Hi Mark, thank you for your answer,

Marc Powell a écrit:
Nagios is first and foremost a service monitor, not a host monitor. Host monitoring is only necessary, as far as nagios is concerned, for two reasons -- - notification supression. If the host is down, don't notify about the services. They're still down so show them down, but don't wake anybody up over it if they're not also responsible for the host.
        - parenting/unreachable logic.

I agree with you. Parenting / unreachable logic is a very good thing. But I think it should allow to declare a service as a child of its host. This parent/child logic can suppress 'notifications'. I think it could also suppress the display of inaccurate 'status' on the console window.

We do not use email notifications, because we are only 2 guys, and this would generate too much messages. We periodically check the web console, and we use on all our PCs small plugins for Firefox and Windows that display in a small popup the list of errors/warnings. When a host is down, we just get pages of errors about all service errors, when we would like to have just one. It would be interesting for us if the parent/child notification suppression mechanism could also suppress these unwanted displays.

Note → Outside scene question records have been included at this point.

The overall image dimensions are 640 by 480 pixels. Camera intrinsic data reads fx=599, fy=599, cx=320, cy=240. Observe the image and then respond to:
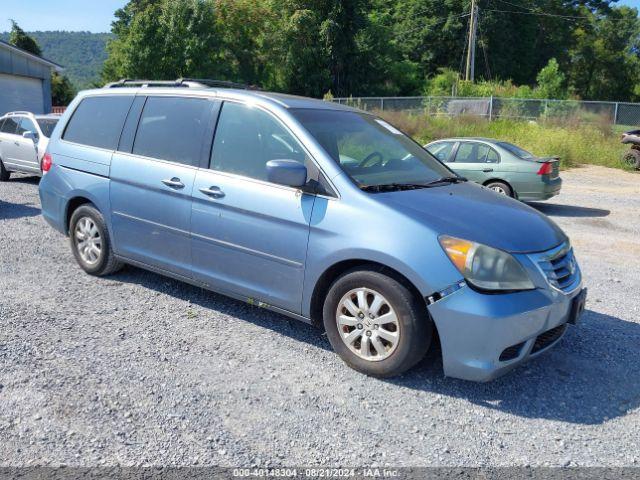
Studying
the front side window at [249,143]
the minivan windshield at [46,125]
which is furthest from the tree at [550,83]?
the front side window at [249,143]

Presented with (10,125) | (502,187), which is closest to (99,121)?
(502,187)

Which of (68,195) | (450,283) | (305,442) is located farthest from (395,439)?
(68,195)

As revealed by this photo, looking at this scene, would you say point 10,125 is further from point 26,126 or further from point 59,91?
point 59,91

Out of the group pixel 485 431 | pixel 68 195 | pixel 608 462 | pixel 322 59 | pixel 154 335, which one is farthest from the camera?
pixel 322 59

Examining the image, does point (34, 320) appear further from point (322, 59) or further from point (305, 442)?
point (322, 59)

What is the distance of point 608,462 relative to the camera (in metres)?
3.09

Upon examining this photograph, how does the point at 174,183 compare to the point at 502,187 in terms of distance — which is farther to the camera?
the point at 502,187

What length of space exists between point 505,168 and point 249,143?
8.21 m

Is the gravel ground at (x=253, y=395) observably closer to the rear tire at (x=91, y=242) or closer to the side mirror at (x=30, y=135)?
the rear tire at (x=91, y=242)

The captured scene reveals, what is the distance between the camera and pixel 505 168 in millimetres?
11617

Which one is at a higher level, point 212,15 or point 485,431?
point 212,15

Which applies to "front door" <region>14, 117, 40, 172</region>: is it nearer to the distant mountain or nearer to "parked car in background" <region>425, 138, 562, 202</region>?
"parked car in background" <region>425, 138, 562, 202</region>

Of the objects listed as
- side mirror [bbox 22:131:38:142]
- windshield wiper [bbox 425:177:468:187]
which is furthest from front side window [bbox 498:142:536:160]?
side mirror [bbox 22:131:38:142]

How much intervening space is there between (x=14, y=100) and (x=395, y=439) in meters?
29.1
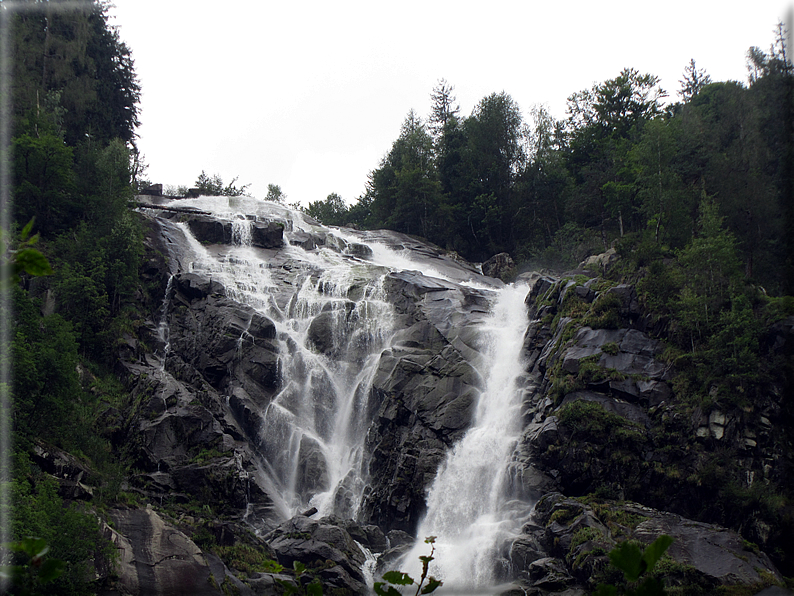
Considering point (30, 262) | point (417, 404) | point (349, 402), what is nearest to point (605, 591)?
point (30, 262)

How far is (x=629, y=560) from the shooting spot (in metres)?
2.04

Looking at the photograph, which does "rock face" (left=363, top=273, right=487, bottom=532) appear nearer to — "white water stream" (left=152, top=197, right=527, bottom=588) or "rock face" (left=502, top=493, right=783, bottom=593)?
"white water stream" (left=152, top=197, right=527, bottom=588)

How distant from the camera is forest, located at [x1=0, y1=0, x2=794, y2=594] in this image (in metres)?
20.4

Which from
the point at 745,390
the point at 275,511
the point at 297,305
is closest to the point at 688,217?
the point at 745,390

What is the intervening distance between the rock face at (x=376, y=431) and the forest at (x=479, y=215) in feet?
3.63

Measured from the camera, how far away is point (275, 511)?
2342 centimetres

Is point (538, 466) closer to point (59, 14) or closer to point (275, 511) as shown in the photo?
point (275, 511)

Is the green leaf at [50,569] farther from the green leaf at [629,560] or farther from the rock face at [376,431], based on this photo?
the rock face at [376,431]

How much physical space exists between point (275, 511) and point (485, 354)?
1180 centimetres

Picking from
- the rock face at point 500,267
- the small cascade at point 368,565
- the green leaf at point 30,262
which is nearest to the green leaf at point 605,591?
the green leaf at point 30,262

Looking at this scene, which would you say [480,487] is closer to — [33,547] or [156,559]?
[156,559]

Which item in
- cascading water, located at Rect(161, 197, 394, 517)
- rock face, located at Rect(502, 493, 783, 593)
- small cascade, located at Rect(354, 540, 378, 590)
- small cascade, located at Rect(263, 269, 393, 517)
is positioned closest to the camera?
rock face, located at Rect(502, 493, 783, 593)

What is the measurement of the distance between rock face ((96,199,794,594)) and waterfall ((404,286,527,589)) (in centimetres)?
48

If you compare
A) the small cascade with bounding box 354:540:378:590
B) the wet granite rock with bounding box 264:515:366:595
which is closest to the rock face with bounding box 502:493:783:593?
the small cascade with bounding box 354:540:378:590
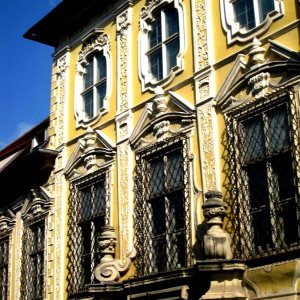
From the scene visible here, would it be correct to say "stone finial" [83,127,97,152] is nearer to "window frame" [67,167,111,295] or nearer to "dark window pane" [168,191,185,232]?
"window frame" [67,167,111,295]

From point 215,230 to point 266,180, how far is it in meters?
1.15

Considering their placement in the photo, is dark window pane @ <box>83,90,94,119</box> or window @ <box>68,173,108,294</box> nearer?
window @ <box>68,173,108,294</box>

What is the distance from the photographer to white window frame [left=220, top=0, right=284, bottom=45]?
11.1m

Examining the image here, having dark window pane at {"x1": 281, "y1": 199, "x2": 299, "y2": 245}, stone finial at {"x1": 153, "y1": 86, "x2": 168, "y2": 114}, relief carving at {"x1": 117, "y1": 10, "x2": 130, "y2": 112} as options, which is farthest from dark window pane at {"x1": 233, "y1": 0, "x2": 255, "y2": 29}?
dark window pane at {"x1": 281, "y1": 199, "x2": 299, "y2": 245}

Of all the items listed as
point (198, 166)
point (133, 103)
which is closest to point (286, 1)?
point (198, 166)

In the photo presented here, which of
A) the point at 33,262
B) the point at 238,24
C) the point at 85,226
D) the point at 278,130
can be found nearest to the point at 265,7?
the point at 238,24

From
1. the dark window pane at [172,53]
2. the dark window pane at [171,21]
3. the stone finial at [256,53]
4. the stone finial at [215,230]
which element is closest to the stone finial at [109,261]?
the stone finial at [215,230]

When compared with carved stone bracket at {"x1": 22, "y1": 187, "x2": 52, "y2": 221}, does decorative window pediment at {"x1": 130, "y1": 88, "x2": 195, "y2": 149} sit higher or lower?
higher

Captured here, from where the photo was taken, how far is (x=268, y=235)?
33.9 feet

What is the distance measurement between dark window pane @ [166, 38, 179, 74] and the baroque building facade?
0.10 feet

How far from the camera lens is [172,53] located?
13391 mm

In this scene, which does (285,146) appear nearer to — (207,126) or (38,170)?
(207,126)

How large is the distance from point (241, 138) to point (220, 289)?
8.38 ft

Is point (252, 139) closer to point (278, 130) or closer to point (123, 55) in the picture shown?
point (278, 130)
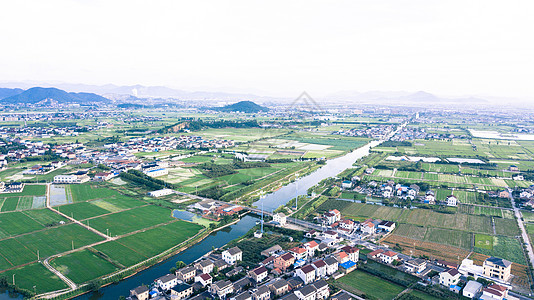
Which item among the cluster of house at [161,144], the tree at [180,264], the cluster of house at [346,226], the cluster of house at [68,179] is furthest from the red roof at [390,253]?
the cluster of house at [161,144]

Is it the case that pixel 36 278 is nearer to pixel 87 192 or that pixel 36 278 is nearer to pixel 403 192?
pixel 87 192

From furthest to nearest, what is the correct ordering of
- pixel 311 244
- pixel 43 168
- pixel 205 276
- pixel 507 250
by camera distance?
pixel 43 168 < pixel 507 250 < pixel 311 244 < pixel 205 276

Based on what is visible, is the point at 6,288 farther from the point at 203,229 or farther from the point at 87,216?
the point at 203,229

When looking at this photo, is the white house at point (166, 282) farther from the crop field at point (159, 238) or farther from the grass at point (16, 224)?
the grass at point (16, 224)

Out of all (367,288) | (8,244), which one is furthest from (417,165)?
(8,244)

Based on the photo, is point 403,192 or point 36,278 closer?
point 36,278

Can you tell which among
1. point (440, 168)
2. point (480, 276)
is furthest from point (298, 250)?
point (440, 168)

Nagios is designed to show the current state of services as accurately as possible. This helps explain the 'why' of the behavior you are seeing and works very well to cover the edge cases that your goal won't catch. For example, if your host check is a ping and something borks ICMP on your network, you would have all the services on that host disabled and set to unknown, even though they are working just fine.

That's not what happens. Most of the monitored hosts are located on WANs. These links, at least those from my office, are used only for remote control and remote administration, thus they're build with cheap technologies, not intended to be highly reliable. When a host becomes not pingable, then it usually means the WAN link is down. The action is usually to reboot a router, or reset a VPN tunnel. But, during this time, there's no sense for me to send hundreds of checks through this wan, because they will fail. And there's no need for me to know the services are in a failed status. They may be working fine. But the service check won't have any chance of success, because of WAN failure. Then, what I would expect in the service status is "UNKNOWN". Same as when a child becomes "UNREACHABLE" because of parent down

Your understanding of exactly what is impacted on that host is now completely wrong. By artificially changing the service state, your reporting is no longer reliable as well. You may be fine with that but understand that your goal is opposite of what nagios is meant to do.

In my configuration, WAN failures occur far more often than general crash of a host causing lots of services down. I agree with you, when the WAN is down, my understanding of exactly what is impacted on the host is completely wrong. Nagios says all the services are down, when it should say, in my opinion, that it could not determone the status of the services.

Moreover, plugins from various sources behave differently when the host is unreachable. Some plugins return UNKNOWN, which may be the most accurate result in such a sutuation. But some plugins return FAILED, and also some plugins return WARNING. This adds a little bit more confusion to the console, where it may not be easy to find the original problem.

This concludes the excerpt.